RICO AS ALTERNATIVE TO OUTRAGE
Brown v. Cassens Transport Co., et al., 6th Cir. 2008:
On October 23, 2008, the 6th Circuit Court of Appeals released its decision in Brown v. Cassens Transport Co., et al., 6th Cir. 2008. In Brown, several injured workers brought a Federal Racketeer Influenced and Corrupt Organizations Act (RICO) claim against their employer, Crawford & Company and one of many alleged "cut off" doctors. The plaintiffs alleged that the defendants deliberately selected and paid unqualified doctors to give fraudulent medical opinions that would support the denial of workers’ compensation benefits, and that the defendants ignored other medical evidence in denying them benefits.
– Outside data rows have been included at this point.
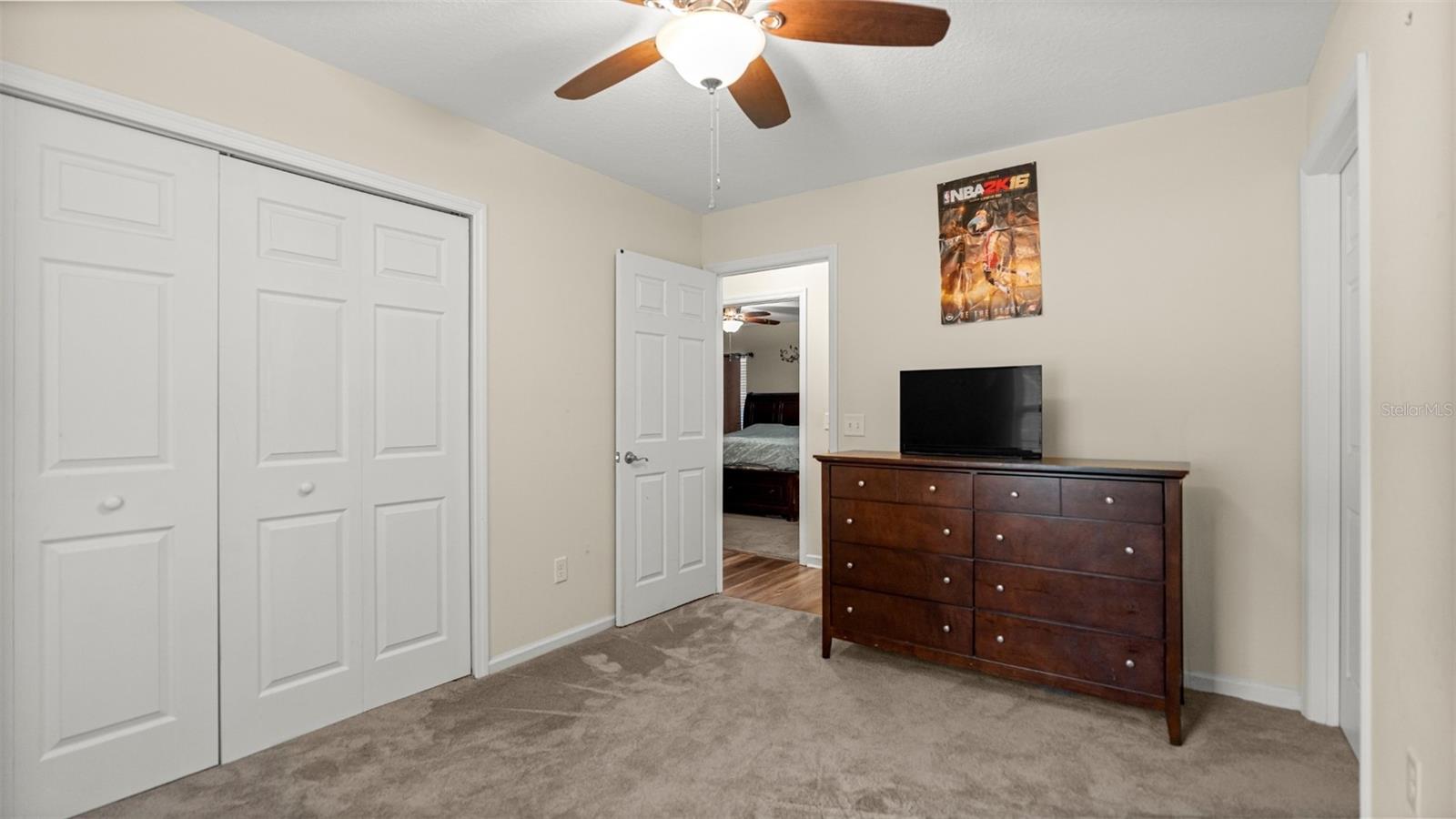 7745 Nw 20th Way Property Photo 19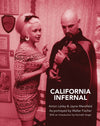 California Infernal: Anton LaVey & Jayne Mansfield
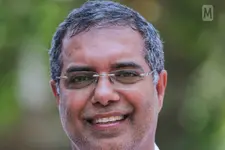 വാരിയംകുന്നൻ കേരളത്തിലെ ആദ്യ താലിബാന്‍ തലവനാണെന്ന് എ.പി അബ്ദുള്ളക്കുട്ടി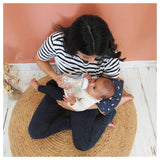 Cuscini da braccio per allattamento, sostengono la testa del bambino, 24 X 15 X 19 cm Accessori Alimentazione e Allattamento Bebe Naty Shop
The plaintiffs claimed that the defendants made fraudulent communications amongst themselves and to the plaintiffs by mail and wire in violation of 18 U.S.C. §§ 1341, 1343. The district court dismissed the RICO claim and the claim for intentional infliction of emotional distress (IIED). On appeal, the 6th Circuit Court of Appeals reversed the district court decision to dismiss the RICO claim. The Court affirmed the dismissal of the IIED claim, however, because the defendants’ conduct could not be deemed outrageous under Michigan law. Nationally speaking, this case will likely lead to more RICO claims being filed. In Alabama, however, plaintiffs will likely choose to forego their rights under RICO in order to pursue their claims in state court where their odds of victory are generally perceived to be better.